Format the records from the line containing "At what range" through the end as a numbered list, leaving out any blank lines.

● Dataset rows
▬▬▬▬▬▬

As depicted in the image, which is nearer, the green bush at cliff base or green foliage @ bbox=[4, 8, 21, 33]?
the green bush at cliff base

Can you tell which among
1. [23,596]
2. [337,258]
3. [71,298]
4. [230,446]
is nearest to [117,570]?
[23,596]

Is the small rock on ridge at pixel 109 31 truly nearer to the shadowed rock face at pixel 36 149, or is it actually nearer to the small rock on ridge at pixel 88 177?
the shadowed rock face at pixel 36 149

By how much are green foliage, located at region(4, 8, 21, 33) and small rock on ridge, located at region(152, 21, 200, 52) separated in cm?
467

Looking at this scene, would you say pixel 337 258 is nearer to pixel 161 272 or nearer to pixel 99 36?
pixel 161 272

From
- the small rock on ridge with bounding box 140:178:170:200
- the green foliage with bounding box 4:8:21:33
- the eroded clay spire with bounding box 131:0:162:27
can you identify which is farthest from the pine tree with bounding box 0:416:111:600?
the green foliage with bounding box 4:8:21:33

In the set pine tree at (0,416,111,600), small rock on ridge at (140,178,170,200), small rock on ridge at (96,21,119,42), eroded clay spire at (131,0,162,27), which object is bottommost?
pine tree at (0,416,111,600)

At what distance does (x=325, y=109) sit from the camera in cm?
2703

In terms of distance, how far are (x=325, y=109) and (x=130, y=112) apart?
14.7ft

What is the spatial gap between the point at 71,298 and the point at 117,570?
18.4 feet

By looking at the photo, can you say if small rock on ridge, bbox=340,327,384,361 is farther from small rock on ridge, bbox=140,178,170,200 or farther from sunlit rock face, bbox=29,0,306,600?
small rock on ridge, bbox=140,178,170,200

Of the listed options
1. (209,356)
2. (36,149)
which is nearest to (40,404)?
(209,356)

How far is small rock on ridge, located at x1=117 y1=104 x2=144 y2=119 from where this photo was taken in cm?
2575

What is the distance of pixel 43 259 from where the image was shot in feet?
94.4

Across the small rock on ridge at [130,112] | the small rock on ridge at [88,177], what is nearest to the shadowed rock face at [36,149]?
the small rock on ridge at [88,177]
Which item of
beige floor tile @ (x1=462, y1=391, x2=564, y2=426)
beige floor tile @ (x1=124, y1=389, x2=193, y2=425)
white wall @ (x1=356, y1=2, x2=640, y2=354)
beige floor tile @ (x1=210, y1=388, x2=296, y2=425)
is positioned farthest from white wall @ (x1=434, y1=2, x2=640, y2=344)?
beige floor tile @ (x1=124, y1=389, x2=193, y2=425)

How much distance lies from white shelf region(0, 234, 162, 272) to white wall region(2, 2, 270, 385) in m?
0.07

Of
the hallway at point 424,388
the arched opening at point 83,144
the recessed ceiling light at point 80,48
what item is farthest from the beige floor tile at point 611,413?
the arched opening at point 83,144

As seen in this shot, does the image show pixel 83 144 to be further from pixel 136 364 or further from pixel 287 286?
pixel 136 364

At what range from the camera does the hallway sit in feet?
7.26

▬▬▬▬▬▬

● Answer for this exercise
1. At what range from the camera does the hallway sit in feet?
2. 7.26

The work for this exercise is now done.